Parmi les raisons qui permettent de comprendre des attitudes exceptionnelles comme les siennes, il y a sans aucun doute le fait qu’elle était une rescapée des camps de la mort, celui de Ravensbrück où elle avait été déportée pour faits de résistance, au sein du réseau de Musée de l’homme, après avoir été dénoncée et détenue à Fresnes pendant des mois d’emprisonnement.
Et il est vrai qu’elle avait toujours gardé en elle le souvenir des situations extrêmes dont elle avait eu l’expérience pendant ces années-là, et que la découverte d’une certaine misère algérienne (notamment la faim dont souffraient les plus pauvres) ne pouvait manquer de les lui remettre en mémoire.
Après l’indépendance de l’Algérie, revenue à son métier d’ethnologue, elle écrit son livre le plus connu et dont le titre (original il est vrai !) reste attaché à son nom : Le Harem et les cousins, de 1966. Bien qu’elle ait perdu ses documents pendant sa déportation, elle manipule dans ce livre riche d’exemples une vaste documentation, au service d’une réflexion sur la soumission et l’enfermement des femmes au Maghreb en particulier mais aussi dans d’autres pays du pourtour méditerranéen.
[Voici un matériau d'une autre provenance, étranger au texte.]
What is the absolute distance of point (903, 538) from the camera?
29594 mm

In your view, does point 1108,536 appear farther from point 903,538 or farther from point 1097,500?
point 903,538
Ce livre très atypique est écrit dans une langue non académique, il étend ses investigations sur plusieurs millénaires, depuis la révolution néolithique, et il n’a pas été reçu sans réserve par les spécialistes des questions qu’il aborde. Mais il est si riche de suggestions et procure un tel plaisir de lecture qu’il continue à être apprécié par un vaste public. A l’image de Germaine Tillion elle-même, il est discutable et emporte cependant l’adhésion. On ne peut que se réjouir de tout ce qui la rend présente parmi nous.
Denise Brahimi (repris de la Lettre culturelle franco-maghrébine N°37, octobre 2019)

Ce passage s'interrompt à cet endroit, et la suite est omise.